Task goal »
Copy exactly the lines from the "From the group" line to the end, both included, and nothing else.
►
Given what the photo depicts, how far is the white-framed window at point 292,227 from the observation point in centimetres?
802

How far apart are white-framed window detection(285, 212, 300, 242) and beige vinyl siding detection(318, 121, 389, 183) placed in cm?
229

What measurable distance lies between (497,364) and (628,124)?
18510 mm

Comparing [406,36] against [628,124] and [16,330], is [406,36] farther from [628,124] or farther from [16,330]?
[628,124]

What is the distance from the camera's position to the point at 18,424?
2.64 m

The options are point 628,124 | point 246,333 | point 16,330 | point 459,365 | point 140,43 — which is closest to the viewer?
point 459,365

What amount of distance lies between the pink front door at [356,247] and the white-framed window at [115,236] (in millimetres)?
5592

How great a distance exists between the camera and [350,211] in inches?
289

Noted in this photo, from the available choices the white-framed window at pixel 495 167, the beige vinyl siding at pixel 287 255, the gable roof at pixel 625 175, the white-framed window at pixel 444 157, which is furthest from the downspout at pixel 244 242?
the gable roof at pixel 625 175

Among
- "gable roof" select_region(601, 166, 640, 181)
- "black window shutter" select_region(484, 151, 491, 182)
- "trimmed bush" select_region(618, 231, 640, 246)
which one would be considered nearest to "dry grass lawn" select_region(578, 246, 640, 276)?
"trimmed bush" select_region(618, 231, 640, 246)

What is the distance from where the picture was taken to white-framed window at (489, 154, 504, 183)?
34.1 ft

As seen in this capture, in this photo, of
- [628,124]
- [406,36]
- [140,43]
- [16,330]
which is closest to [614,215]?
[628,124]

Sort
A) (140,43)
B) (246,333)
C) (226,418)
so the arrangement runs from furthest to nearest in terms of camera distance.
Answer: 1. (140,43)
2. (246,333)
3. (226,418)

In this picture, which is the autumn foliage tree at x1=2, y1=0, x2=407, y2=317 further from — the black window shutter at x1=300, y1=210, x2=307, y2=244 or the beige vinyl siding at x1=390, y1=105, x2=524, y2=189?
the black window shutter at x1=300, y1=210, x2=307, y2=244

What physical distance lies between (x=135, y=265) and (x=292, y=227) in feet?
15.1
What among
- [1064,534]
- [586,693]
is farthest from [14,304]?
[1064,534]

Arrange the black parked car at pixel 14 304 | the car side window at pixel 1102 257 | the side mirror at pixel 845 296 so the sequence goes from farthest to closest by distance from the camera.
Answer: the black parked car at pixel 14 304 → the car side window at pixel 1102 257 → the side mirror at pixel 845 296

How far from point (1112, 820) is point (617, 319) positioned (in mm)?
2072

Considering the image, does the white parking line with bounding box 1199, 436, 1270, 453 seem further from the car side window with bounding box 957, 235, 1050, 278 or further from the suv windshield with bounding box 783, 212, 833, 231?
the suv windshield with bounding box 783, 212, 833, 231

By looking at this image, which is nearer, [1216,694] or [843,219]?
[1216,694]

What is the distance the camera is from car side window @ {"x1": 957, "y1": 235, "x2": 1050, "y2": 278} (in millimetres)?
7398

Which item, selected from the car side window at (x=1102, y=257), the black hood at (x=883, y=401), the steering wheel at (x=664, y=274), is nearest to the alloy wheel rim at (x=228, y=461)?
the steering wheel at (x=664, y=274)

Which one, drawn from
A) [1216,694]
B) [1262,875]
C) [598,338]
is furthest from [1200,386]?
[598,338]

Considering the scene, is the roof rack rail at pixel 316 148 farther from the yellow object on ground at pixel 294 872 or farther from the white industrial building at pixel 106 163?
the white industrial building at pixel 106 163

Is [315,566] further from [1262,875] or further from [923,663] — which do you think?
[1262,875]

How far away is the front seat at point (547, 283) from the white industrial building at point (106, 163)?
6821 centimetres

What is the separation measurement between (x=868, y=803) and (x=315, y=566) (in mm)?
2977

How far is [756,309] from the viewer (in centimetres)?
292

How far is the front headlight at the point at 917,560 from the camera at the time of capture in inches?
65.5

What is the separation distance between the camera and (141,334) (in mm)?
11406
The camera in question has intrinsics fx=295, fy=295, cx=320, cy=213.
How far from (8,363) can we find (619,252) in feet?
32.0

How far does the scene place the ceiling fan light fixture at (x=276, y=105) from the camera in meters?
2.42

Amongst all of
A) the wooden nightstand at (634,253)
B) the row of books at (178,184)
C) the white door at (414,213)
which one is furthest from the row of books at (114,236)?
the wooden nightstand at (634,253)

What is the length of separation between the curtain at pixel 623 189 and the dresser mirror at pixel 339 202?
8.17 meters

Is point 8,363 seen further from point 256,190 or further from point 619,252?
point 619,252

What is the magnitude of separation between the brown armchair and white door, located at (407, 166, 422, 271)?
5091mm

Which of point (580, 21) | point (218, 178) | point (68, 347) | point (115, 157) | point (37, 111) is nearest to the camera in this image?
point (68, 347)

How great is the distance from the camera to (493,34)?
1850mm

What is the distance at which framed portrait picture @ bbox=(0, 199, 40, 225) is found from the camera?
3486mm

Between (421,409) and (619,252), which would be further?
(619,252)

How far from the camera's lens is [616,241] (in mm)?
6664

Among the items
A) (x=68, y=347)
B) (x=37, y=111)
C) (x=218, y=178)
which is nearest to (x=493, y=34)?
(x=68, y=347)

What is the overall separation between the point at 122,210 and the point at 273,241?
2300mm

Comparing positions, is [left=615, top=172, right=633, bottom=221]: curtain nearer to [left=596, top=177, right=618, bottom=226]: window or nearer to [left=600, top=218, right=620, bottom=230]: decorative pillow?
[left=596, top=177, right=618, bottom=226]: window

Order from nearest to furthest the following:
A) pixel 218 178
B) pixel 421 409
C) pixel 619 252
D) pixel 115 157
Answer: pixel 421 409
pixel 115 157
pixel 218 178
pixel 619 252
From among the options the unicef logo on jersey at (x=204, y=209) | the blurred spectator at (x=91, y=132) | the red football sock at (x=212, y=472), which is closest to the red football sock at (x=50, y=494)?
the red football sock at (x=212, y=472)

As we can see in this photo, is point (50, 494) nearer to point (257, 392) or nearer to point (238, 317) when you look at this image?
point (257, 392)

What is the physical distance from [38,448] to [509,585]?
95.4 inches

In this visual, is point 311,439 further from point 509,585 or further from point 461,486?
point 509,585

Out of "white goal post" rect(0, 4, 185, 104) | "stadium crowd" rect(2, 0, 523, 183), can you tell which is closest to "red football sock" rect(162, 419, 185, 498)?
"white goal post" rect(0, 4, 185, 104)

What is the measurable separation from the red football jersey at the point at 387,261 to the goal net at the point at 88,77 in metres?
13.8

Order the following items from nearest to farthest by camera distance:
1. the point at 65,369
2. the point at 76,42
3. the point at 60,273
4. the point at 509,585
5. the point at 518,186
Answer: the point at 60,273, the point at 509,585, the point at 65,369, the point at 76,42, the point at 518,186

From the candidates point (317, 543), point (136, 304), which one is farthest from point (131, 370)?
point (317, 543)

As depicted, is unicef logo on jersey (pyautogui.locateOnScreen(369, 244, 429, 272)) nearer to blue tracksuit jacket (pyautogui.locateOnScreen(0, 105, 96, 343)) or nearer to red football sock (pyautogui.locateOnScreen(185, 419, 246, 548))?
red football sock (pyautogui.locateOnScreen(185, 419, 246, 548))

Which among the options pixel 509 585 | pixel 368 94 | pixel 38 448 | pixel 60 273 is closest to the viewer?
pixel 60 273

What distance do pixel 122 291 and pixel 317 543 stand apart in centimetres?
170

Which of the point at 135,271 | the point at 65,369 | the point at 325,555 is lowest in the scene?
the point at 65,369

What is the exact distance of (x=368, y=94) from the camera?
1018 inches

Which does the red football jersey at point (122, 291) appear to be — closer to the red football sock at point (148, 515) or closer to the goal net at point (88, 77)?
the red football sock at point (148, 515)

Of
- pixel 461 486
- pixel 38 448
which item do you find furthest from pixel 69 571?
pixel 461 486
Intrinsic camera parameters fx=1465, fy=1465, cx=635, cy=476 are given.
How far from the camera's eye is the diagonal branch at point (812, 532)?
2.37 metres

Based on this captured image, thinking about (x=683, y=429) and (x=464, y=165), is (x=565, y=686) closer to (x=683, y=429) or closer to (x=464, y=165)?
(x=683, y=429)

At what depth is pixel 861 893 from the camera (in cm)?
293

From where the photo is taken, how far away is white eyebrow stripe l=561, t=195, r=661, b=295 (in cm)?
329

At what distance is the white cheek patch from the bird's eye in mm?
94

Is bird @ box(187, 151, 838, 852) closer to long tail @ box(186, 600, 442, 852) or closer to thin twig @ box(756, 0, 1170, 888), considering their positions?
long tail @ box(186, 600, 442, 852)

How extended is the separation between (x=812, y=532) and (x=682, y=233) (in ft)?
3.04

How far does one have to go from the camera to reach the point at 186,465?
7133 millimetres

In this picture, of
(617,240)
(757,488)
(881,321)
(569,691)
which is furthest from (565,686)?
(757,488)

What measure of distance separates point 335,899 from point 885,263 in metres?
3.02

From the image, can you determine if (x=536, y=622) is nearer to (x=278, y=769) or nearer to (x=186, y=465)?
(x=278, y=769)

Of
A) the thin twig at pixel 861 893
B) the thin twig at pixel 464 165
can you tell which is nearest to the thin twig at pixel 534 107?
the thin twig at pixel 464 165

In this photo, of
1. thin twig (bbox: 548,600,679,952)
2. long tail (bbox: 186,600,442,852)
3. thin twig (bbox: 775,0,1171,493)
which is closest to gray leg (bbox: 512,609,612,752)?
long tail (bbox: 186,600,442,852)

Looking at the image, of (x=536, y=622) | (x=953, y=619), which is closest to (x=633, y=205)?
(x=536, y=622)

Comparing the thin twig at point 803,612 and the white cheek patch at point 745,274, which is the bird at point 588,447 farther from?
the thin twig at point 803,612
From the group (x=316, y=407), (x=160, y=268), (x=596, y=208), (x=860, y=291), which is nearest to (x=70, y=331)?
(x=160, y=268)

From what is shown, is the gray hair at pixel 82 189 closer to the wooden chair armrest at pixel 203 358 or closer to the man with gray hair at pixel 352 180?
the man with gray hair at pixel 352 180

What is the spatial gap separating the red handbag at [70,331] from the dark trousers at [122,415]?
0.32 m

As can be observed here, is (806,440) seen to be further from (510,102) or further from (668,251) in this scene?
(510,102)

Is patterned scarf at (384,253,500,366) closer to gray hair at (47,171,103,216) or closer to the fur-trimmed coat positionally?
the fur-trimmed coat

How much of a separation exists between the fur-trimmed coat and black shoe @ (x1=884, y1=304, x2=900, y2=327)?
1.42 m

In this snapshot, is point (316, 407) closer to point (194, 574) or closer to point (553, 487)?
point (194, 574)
◄
Correct response »
From the group (x=316, y=407), (x=160, y=268), (x=596, y=208), (x=860, y=291), which is nearest to (x=70, y=331)?
(x=160, y=268)

From what is shown, is the gray hair at pixel 82 189 closer to the wooden chair armrest at pixel 203 358 or closer to the man with gray hair at pixel 352 180?
the man with gray hair at pixel 352 180

What is the spatial gap separating the red handbag at [70,331] from the dark trousers at [122,415]?
0.32 m

As can be observed here, is (806,440) seen to be further from (510,102) or further from (668,251) in this scene?
(510,102)

Is patterned scarf at (384,253,500,366) closer to gray hair at (47,171,103,216) or closer to the fur-trimmed coat positionally?
the fur-trimmed coat

How much of a separation exists between the fur-trimmed coat and black shoe @ (x1=884, y1=304, x2=900, y2=327)?
1.42 m

In this snapshot, is point (316, 407) closer to point (194, 574) or closer to point (553, 487)?
point (194, 574)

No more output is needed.